**PASSAGE FOURNI**:
--------------------------------------------------
Dans une récente causerie, nous avons résumé dans ces colonnes les principes essentiels de l’acte respiratoire en tant qu’élément de l’éducation physique normale, c’est-à-dire au cours d’un exercice de faible intensité. Dans ces conditions, il est vrai de dire, selon l’expression classique, qu’on aspire l’air par le nez et qu’on le rejette par la bouche à peine entr’ouverte.

Mais, lorsque le rythme des mouvements devient rapide et prolongé, et à plus forte raison en course, lorsque le débit respiratoire devient intense, il est bien évident qu’il faut ouvrir la bouche, et que l’on respire alors « comme on peut », sans avoir la possibilité de s’en tenir aux principes classiques. La bouche plus ou moins ouverte doit alors jouer le rôle que le nez ne suffit plus à assurer seul, même s’il est d’une perméabilité normale, ce qui est d’ailleurs plus rare qu’on ne le croit, même chez de grands champions, même chez des sujets qui ont été traités correctement.
--------------------------------------------------
**DONNÉES FOURNIES**:
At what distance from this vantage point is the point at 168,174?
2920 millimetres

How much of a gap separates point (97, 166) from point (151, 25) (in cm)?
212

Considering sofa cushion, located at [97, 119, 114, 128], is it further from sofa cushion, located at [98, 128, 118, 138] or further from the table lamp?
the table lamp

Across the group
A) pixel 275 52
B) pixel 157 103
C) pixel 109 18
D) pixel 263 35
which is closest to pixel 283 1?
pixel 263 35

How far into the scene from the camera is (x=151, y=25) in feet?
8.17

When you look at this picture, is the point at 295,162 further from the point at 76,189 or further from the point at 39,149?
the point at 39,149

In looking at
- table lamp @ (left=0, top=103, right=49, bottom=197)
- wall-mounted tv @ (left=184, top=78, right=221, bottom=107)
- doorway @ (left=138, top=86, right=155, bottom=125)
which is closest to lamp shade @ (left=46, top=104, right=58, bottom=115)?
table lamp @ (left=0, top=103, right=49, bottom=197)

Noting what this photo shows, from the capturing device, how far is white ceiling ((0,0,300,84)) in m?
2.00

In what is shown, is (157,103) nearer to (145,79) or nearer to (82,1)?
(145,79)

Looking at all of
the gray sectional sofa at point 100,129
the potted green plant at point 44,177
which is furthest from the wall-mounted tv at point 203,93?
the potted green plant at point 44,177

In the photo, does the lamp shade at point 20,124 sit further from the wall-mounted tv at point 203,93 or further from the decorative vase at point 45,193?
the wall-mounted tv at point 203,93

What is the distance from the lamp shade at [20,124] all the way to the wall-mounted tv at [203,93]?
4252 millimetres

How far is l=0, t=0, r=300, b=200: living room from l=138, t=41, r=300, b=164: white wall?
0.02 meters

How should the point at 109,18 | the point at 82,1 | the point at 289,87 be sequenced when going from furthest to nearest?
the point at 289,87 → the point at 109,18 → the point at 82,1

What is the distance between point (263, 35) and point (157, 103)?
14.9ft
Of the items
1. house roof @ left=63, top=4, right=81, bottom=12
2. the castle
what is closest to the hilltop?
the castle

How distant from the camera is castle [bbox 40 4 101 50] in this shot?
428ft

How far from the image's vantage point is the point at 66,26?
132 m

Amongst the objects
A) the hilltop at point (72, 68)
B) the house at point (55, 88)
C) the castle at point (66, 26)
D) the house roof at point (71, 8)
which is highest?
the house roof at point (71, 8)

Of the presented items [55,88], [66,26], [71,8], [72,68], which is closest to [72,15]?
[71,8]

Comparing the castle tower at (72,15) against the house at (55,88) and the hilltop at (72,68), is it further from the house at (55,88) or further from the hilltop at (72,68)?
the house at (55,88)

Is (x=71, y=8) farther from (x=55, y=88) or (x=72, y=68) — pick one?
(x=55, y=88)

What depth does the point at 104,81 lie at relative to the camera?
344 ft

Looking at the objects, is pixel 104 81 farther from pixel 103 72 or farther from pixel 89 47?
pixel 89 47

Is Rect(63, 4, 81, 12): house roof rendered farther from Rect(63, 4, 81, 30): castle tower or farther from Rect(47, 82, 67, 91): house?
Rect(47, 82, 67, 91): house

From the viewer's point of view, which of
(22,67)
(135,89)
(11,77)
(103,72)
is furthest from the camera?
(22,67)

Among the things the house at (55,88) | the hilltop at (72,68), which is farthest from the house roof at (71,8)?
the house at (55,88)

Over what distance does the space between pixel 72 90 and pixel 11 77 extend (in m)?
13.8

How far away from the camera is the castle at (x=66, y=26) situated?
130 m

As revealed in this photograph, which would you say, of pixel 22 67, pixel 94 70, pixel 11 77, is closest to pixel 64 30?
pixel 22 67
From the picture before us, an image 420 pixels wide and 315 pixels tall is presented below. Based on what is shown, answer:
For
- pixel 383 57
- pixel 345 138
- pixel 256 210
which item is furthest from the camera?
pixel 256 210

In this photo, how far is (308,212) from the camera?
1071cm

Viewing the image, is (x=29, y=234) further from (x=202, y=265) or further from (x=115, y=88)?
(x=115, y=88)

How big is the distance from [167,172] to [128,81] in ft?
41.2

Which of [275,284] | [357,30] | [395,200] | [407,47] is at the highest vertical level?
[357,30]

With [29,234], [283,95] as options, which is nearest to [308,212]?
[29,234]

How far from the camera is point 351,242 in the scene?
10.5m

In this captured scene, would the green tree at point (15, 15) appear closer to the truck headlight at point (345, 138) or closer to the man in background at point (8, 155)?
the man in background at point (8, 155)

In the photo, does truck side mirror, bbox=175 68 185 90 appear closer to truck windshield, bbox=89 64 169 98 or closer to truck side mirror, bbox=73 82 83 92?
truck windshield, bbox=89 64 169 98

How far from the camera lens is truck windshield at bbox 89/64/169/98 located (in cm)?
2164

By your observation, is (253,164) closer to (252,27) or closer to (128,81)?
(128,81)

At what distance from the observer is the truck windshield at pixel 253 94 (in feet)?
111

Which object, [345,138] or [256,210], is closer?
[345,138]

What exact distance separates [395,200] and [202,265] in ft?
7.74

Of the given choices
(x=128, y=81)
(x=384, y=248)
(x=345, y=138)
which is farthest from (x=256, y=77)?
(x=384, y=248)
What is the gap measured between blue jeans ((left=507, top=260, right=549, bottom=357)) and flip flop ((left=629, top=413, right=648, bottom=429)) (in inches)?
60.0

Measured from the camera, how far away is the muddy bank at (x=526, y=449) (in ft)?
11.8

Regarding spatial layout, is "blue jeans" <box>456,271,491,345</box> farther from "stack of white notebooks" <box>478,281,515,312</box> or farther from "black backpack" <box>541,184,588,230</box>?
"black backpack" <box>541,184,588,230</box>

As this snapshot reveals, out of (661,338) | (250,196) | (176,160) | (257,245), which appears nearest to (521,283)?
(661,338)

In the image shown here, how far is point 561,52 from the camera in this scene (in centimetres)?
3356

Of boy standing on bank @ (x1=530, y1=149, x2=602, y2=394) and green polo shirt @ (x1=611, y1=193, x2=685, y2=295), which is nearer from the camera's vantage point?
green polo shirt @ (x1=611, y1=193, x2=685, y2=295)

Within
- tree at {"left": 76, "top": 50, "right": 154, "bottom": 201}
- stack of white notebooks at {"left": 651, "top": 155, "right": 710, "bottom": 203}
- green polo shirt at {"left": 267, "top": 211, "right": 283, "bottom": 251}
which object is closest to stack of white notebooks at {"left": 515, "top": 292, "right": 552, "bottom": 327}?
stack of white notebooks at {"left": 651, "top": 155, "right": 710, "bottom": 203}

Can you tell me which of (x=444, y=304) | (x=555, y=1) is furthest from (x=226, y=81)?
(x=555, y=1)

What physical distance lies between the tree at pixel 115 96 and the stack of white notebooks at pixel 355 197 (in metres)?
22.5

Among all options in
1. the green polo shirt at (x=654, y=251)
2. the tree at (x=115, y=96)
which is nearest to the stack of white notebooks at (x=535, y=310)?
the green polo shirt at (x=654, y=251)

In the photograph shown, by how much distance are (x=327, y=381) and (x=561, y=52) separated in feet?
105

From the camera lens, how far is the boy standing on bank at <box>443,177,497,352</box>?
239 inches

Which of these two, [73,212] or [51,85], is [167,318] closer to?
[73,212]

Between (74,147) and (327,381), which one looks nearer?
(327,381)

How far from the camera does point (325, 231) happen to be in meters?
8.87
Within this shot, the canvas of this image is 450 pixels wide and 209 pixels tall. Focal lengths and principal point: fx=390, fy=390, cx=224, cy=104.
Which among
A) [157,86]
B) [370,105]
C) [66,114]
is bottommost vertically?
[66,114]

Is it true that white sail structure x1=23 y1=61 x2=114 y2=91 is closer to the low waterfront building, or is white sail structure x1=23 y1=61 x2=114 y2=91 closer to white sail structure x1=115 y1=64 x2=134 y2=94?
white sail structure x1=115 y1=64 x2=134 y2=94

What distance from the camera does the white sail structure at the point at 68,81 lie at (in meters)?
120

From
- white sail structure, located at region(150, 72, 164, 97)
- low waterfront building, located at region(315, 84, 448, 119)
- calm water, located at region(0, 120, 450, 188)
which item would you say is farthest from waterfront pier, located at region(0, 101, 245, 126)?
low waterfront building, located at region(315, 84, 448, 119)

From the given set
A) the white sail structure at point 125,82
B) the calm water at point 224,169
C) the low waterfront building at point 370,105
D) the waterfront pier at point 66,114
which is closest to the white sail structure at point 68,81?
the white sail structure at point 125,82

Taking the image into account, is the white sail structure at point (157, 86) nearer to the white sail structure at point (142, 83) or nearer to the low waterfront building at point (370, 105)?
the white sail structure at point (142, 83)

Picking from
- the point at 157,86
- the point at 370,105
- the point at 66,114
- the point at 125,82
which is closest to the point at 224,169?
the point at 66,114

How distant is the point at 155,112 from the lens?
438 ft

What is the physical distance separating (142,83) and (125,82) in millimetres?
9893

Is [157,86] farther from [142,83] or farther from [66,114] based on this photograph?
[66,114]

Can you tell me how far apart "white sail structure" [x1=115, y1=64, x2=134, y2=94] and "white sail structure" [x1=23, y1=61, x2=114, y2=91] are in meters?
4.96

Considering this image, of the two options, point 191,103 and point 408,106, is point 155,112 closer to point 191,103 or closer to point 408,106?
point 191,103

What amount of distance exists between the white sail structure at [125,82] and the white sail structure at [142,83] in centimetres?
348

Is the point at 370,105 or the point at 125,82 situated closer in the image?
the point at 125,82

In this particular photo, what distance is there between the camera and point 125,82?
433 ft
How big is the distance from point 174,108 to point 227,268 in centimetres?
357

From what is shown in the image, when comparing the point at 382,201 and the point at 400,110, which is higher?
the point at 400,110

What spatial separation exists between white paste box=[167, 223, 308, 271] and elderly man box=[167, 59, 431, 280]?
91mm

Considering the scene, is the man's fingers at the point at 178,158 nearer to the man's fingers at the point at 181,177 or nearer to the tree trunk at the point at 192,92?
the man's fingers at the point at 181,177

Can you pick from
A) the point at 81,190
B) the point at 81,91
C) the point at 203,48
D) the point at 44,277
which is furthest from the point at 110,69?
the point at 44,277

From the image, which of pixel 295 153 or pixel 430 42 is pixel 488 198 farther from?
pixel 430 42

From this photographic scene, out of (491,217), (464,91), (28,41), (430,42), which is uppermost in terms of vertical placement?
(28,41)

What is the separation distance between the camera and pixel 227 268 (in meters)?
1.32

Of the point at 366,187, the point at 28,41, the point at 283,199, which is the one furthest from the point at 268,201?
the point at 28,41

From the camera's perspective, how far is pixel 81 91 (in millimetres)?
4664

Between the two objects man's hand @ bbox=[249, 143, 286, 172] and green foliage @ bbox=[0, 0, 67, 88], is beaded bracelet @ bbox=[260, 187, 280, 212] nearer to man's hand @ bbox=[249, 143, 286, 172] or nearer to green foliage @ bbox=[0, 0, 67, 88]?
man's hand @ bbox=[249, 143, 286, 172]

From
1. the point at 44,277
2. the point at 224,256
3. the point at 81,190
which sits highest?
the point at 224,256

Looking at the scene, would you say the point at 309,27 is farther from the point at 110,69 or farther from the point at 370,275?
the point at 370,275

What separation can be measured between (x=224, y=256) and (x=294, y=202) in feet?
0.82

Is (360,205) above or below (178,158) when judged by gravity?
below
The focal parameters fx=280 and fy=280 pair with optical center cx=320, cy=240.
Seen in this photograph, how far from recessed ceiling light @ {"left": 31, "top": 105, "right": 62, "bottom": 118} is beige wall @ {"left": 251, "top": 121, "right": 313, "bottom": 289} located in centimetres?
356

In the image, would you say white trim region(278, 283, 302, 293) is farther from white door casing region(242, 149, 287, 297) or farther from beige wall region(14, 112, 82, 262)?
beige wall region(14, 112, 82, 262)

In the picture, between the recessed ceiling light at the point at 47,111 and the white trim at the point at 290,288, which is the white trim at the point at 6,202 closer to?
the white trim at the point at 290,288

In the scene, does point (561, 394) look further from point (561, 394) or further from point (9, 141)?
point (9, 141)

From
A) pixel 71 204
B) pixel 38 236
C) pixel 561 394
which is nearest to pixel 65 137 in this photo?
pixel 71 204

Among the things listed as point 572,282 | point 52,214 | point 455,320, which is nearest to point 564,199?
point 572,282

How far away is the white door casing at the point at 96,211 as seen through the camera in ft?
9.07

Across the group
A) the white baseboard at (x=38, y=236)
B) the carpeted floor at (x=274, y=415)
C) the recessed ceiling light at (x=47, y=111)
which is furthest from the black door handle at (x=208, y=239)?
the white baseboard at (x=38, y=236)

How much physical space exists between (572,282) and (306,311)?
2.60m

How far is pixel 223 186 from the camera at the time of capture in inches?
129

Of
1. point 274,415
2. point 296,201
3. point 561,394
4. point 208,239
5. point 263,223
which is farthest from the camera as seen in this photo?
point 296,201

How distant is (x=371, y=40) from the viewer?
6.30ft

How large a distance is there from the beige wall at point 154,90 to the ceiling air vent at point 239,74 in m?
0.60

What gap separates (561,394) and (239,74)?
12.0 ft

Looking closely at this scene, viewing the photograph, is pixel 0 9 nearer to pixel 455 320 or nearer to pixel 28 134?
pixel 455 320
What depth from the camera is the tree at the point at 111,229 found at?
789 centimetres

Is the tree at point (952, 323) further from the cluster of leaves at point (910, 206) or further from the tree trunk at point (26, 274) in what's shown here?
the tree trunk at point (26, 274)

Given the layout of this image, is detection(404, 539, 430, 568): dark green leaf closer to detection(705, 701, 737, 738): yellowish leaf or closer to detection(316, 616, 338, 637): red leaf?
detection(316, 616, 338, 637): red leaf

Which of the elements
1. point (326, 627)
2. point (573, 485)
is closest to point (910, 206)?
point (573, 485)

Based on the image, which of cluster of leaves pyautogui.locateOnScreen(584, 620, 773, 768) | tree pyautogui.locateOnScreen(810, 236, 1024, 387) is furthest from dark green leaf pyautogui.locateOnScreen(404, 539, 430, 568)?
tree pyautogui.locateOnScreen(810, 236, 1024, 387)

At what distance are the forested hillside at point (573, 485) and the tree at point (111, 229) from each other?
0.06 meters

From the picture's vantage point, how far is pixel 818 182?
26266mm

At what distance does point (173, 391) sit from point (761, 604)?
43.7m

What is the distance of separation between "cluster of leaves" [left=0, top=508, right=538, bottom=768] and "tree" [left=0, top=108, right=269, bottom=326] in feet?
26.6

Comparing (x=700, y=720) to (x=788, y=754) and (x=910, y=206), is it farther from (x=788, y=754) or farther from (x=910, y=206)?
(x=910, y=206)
--------------------------------------------------
**OBJECTIF DE L'EXERCICE**:
D'après le passage fourni, comment respire-t-on au cours d'un exercice de faible intensité ?

**RÉPONSE COMPLÈTE**:
On aspire l'air par le nez et on le rejette par la bouche à peine entr'ouverte.